2.2.1. General Overview

Overall, there were a total of 52 genes and 61 pathways between enbrel and mifepristone, with the progesterone receptor (PGR) gene and the immune system pathway having the most associations. See Figure 7. These results are consistent with the known function of these drugs.

2.2.2. Pathway Interactions

Of the 61 pathways shared between enbrel and mifepristone, the first few pathway interactions are shown in Figure 8. The full results (see Supplementary Information S3) show many immune-related pathways such as Th17 cell differentiation, interleukin (IL) 2 (IL-2), IL-4, and IL-13 pathways among many others. As enbrel targets the immune pathways this is a consistent result. Beyond this there are also pathway interactions involved with leptin signaling, gastrin, and ghrelin, which suggests a potential effect on appetite and digestion. Additionally, there are interactions in adipogenesis, adipocytokine and visceral fat deposit pathways suggesting a potential effect on weight gain or loss.

2.2.3. Gene Interactions

While all 61 pathways associated with enbrel and mifepristone were affected by both drugs, none of the 52 total genes are shared, or interact, between these drugs. In this case, a message of ‘None available’ appears in the Gene Interactions tab (see Figure 9).

3. Discussion

DRUGPATH is a meta-database that consolidates expert-curated sources in order to map the interactions between drugs, genes, targets, and pathways, of which there are currently ≈60,000 drug-gene interactions, ≈94,000 gene-pathway interactions, and over 1.2 million drug-pathway interactions.
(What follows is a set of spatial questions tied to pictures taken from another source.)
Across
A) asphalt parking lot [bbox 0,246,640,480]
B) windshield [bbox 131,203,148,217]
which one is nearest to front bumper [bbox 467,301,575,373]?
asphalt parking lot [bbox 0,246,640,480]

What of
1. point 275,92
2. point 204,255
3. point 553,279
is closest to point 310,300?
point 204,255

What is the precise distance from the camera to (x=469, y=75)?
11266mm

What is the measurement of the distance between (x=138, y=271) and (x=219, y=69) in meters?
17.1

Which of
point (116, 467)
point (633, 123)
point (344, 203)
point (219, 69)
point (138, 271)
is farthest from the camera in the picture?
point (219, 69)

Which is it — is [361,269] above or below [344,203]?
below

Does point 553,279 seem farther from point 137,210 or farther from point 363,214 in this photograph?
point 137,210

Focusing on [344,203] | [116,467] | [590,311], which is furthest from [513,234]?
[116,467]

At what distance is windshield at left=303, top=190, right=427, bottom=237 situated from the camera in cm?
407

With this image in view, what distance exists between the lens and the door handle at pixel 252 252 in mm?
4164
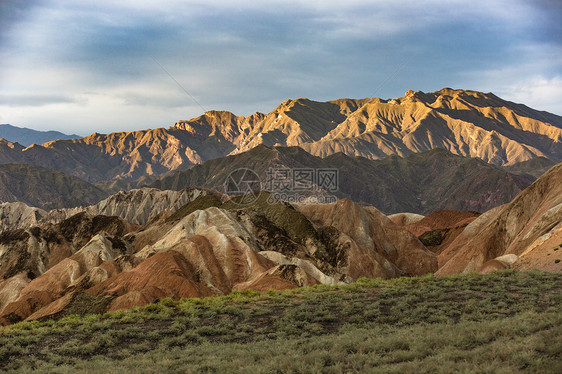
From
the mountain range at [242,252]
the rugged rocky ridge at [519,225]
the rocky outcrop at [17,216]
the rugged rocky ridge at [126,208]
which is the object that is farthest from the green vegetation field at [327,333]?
the rocky outcrop at [17,216]

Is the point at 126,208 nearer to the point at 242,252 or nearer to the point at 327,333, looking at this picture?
the point at 242,252

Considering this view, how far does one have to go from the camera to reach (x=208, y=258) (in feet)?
196

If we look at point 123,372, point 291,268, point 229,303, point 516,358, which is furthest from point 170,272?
point 516,358

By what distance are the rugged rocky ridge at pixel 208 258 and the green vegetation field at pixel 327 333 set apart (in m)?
10.4

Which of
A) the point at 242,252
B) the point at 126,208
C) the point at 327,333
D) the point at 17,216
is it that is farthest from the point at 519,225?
the point at 17,216

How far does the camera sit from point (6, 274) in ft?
271

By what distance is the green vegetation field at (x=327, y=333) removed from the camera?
12.7m

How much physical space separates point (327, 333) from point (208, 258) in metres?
43.3

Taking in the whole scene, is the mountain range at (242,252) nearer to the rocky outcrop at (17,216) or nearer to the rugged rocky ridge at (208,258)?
the rugged rocky ridge at (208,258)

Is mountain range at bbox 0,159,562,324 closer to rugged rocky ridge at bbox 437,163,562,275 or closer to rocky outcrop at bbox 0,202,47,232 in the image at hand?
rugged rocky ridge at bbox 437,163,562,275

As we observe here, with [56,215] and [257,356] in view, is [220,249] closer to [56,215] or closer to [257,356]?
[257,356]

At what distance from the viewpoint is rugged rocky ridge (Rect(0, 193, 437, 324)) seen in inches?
1770

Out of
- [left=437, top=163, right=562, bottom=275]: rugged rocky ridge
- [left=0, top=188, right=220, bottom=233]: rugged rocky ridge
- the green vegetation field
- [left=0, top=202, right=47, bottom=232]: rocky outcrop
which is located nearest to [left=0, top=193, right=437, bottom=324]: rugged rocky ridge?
the green vegetation field

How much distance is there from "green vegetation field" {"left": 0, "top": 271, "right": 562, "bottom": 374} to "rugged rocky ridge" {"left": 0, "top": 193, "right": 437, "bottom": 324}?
1040 centimetres
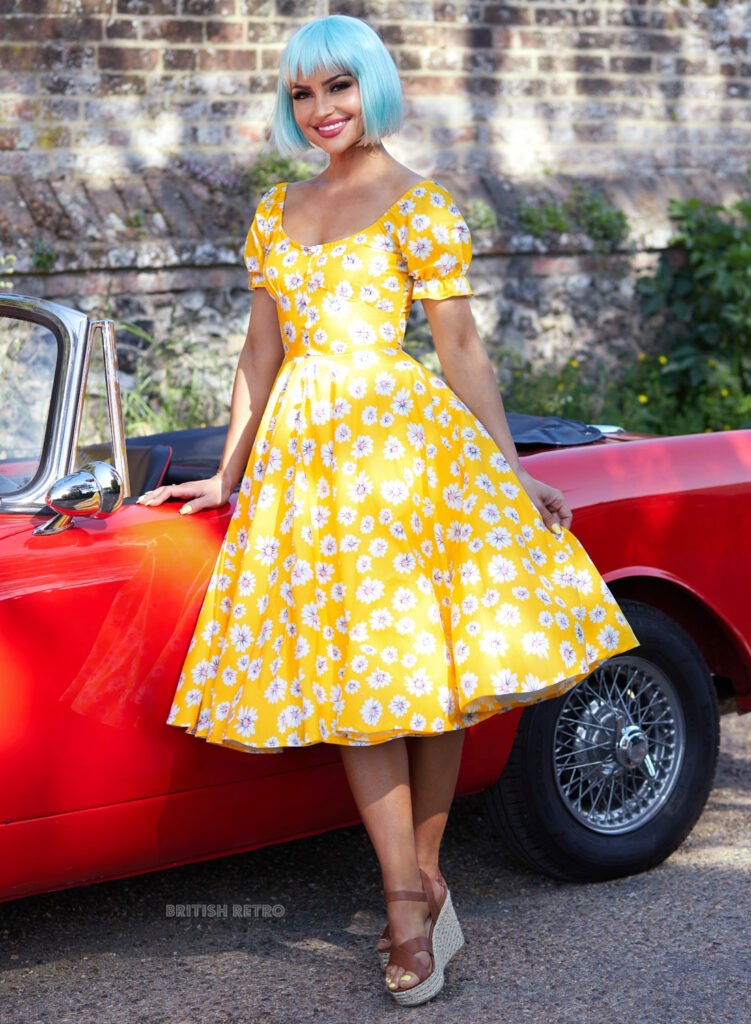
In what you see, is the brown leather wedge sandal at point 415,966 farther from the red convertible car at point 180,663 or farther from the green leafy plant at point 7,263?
the green leafy plant at point 7,263

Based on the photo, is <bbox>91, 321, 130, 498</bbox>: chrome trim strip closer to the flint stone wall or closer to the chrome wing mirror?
the chrome wing mirror

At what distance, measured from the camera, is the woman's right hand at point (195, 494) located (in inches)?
107

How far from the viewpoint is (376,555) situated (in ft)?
8.20

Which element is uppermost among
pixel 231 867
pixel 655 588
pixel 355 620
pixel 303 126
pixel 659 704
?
pixel 303 126

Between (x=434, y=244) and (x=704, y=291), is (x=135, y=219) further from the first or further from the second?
(x=434, y=244)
In addition to all of the sources used in DRUGPATH, there are numerous other freely available biological, pharmacological, genetic, and even interaction databases, however, to our knowledge none of these other databases currently provide drug-gene, drug-pathway, and gene-pathway interactions directly. While DrugBank, PhID, and others provide drug-drug interaction checkers on their websites, none goes so far as to provide both the pathways and genes predicted to be involved with a given interaction.
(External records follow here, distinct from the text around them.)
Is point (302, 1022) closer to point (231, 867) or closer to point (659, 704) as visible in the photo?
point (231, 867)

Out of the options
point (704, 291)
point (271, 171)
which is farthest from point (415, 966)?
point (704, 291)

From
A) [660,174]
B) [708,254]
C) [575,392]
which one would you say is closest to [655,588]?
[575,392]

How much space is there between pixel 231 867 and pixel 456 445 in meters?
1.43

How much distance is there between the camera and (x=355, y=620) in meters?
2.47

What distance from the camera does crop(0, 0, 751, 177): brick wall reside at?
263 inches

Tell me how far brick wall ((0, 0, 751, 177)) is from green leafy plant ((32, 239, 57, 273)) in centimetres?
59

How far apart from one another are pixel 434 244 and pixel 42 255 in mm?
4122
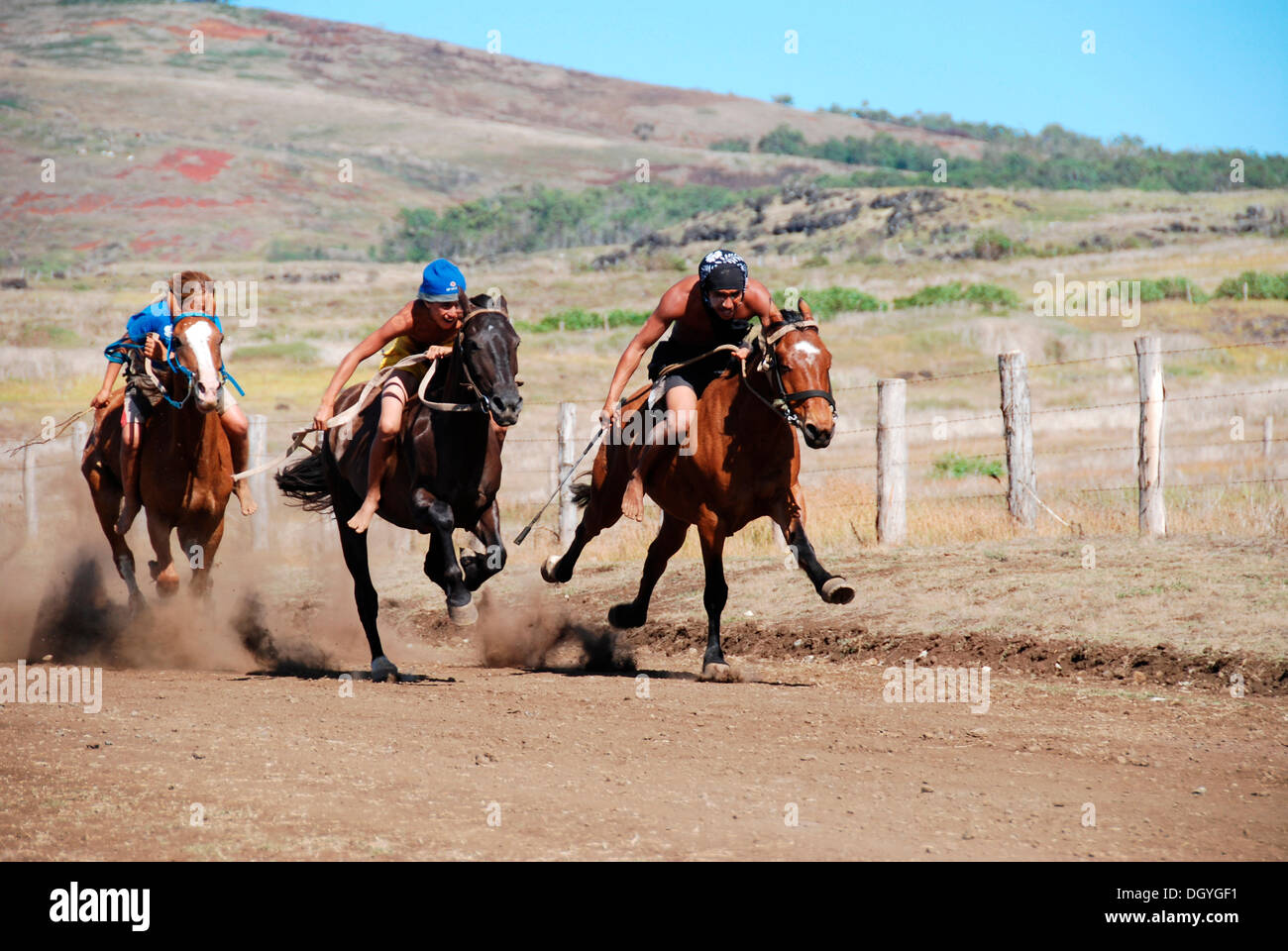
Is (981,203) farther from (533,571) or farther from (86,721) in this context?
(86,721)

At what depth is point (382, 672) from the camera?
1026cm

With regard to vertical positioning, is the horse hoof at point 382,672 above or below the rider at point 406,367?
below

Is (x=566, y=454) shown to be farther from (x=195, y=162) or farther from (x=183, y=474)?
(x=195, y=162)

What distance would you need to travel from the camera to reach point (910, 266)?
Result: 6625cm

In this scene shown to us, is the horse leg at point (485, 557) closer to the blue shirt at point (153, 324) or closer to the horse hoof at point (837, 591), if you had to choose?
the horse hoof at point (837, 591)

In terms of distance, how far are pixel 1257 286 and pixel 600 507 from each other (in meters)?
41.4

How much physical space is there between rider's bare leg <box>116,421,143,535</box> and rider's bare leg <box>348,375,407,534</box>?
2228 mm

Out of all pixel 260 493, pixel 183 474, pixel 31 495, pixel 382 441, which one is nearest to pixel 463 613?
pixel 382 441

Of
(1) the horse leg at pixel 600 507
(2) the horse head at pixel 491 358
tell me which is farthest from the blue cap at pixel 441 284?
(1) the horse leg at pixel 600 507

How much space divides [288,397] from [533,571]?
20148 millimetres

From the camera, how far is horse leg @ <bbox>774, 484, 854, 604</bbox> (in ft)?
29.3

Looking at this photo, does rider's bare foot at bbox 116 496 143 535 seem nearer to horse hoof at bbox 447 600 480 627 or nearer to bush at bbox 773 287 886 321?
horse hoof at bbox 447 600 480 627

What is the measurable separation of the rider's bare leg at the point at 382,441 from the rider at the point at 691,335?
1.46 meters

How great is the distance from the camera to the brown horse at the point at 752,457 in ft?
29.3
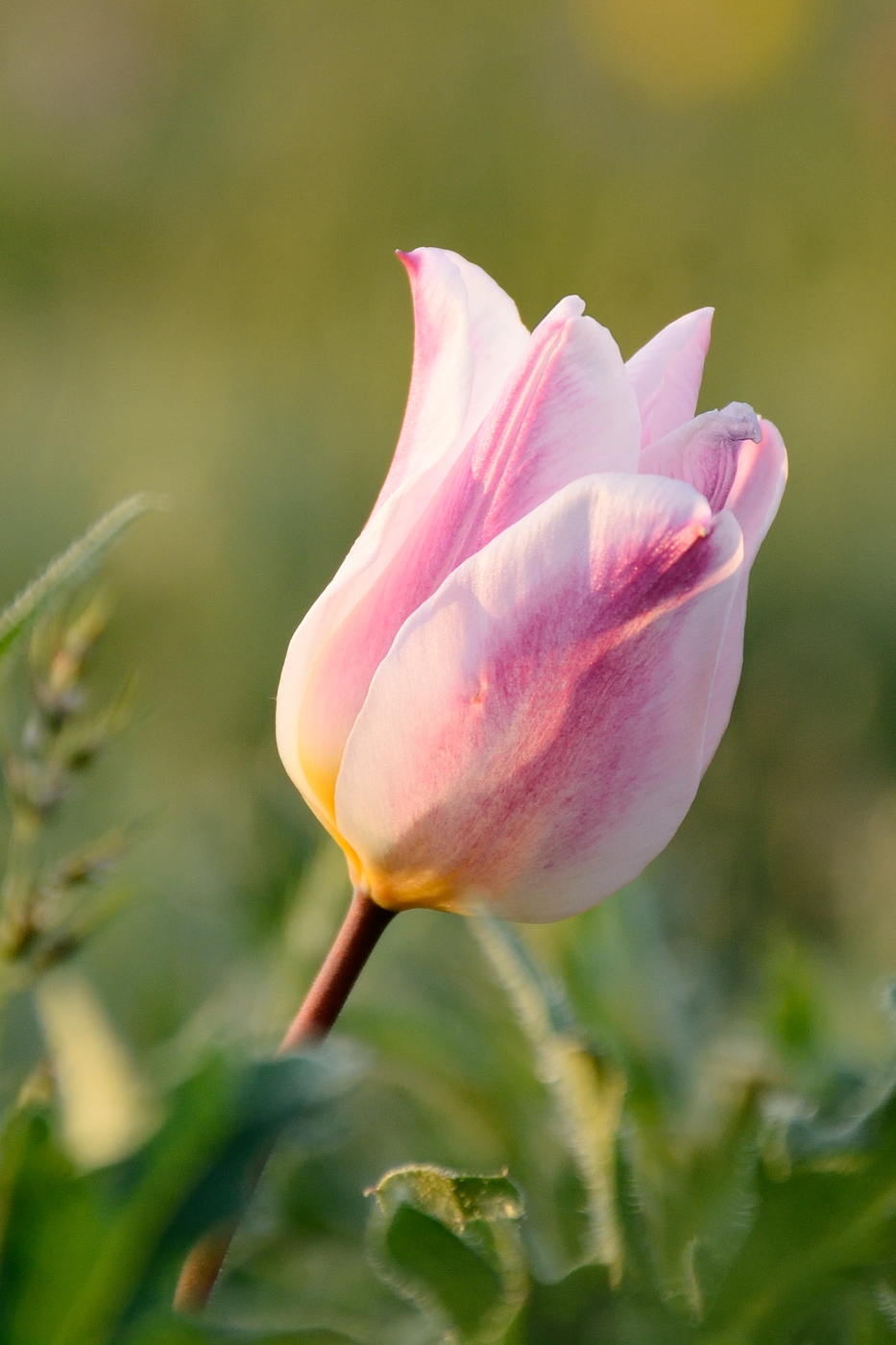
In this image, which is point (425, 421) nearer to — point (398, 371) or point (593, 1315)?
point (593, 1315)

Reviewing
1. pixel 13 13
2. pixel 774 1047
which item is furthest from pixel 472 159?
pixel 774 1047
For instance, Figure 2, Figure 3, Figure 4, Figure 5 and Figure 6 show the predicted results of the drugs citalopram, a selective serotonin reuptake inhibitor [13], and phenelzine, a monoamine oxidase inhibitor [14]. These two drugs in combination can induce serotonin syndrome [30], but services such as DrugBank and RXList only state at most whether an interaction occurs and its effects, but not the genes and pathways involved. DRUGPATH on the other hand finds 481 shared pathways and 59 shared genes between citalopram and phenelzine, which includes serotonin related pathways such as “selective serotonin reuptake inhibitor pathway” and “serotonergic synapse” pathway, but also dopaminergic-involved pathways (e.g., “dopaminergic synapse pathway” and “naltrexone action pathway” [31]) as well as “androgen and estrogen biosynthesis and metabolism pathway” and “codeine and morphine metabolism pathway”, which have been verified in literature to be involved with both citalopram and phenelzine’s pharmacological actions [32,33,34,35,36]. These findings lend confidence in DRUGPATH’s ability to identify potential reactive drug combinations.
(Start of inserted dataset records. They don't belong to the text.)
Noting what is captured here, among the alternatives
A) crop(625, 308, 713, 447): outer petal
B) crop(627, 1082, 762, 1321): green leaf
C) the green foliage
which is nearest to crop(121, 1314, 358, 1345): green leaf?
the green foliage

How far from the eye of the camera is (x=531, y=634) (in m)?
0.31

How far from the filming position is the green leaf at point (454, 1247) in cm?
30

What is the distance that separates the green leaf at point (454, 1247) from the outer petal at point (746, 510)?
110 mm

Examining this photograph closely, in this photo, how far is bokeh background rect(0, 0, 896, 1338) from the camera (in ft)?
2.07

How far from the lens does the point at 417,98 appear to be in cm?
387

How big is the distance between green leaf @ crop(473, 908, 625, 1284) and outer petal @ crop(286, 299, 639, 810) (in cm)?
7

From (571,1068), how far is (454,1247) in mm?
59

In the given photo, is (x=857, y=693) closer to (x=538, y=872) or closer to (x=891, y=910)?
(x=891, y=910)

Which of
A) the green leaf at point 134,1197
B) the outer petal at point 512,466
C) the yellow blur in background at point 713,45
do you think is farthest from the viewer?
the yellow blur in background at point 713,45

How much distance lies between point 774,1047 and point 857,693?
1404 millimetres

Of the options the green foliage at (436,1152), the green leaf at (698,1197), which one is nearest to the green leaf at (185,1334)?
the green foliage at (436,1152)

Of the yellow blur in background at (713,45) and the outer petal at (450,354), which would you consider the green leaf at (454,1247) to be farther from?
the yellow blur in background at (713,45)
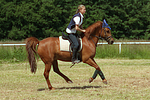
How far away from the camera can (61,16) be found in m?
50.4

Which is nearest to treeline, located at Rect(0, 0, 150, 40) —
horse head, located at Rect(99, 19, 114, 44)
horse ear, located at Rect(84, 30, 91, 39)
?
horse head, located at Rect(99, 19, 114, 44)

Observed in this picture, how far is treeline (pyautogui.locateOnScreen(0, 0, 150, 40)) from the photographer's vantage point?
156ft

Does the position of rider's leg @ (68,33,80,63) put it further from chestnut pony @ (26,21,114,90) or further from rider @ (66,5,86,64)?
chestnut pony @ (26,21,114,90)

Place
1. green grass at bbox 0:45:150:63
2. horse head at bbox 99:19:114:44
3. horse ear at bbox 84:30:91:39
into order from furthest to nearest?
green grass at bbox 0:45:150:63 → horse head at bbox 99:19:114:44 → horse ear at bbox 84:30:91:39

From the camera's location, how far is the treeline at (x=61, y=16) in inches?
Answer: 1869

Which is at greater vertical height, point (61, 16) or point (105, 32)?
point (105, 32)

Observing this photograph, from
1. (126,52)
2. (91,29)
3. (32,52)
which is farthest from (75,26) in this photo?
(126,52)

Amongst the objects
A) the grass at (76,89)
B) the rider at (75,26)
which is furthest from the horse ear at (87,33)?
the grass at (76,89)

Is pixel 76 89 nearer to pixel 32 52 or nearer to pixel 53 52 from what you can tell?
pixel 53 52

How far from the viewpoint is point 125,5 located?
50.7 meters

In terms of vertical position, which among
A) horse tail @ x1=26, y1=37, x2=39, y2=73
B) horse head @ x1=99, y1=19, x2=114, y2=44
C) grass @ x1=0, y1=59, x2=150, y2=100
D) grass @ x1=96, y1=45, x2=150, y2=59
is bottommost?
grass @ x1=96, y1=45, x2=150, y2=59

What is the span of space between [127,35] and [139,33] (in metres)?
2.11

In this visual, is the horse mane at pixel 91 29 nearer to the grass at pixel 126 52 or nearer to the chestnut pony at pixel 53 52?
the chestnut pony at pixel 53 52

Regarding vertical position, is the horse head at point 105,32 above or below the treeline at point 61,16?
above
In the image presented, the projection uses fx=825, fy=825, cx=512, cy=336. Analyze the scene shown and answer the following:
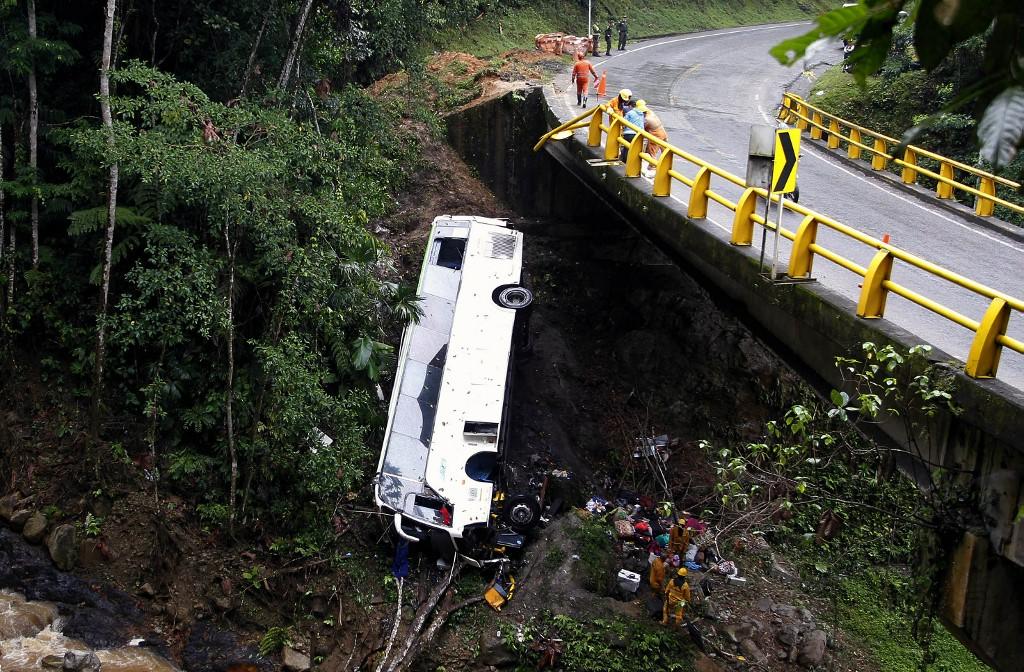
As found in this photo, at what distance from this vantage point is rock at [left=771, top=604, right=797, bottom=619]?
11062 mm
The combination of enbrel and mifepristone in Figure 7, Figure 8 and Figure 9 were performed to demonstrate the predictive capabilities of DRUGPATH since there is currently no literature available documenting the interactions between these two drugs. Here, the major hypothesis of GWI pathophysiology involves the combination of stress and exposure to battlefield neurotoxins triggering a neuroinflammatory cascade, leading to altered homeostatic regulation [5,6,7]. Our computational models have predicted the inhibition of Th1 inflammatory cytokines (e.g., TNF$\alpha$) followed by inhibition of the GCR would return the patient back to stable homeostatic regulation [7,10]. Such models indicated the use of enbrel and mifepristone. Enbrel is a TNF$\alpha$ inhibitor FDA approved to treat arthritis and plaque psoriasis, with adverse interactions including headache, infection, rhinitis, and sepsis [11,37,38,39]. Mifepristone is a high affinity progesterone and glucocorticoid receptor antagonist used for pregnancy abortion, with adverse effects such as diarrhea, fever, cramping, nausea, and vomiting [12,40,41]. DRUGPATH predicted that these two drugs would interact via immune pathways, such as the aptly named “immune pathway” affected by almost all genes connected to enbrel and the ELANE gene from mifepristone. This interaction suggests that these drugs in combination would likely affect immune functioning, which aligns to the proposed treatment strategy from our group of enbrel and mifepristone for GWI [5,7,10]. This is consistent with the expected effect of these drugs, and would normally be monitored when undertaking these drug treatment courses. The identification of overlap in effects on leptin signaling, gastrin, and ghrelin pathways suggests a potential effect on appetite and digestion, which suggests additional monitoring is warranted of digestion in patients undergoing a combined enbrel-mifepristone treatment course. Likewise interactions in adipogenesis, adipocytokine and visceral fat deposit pathways suggests increased monitoring of a patients weight gain or loss during this drug combination.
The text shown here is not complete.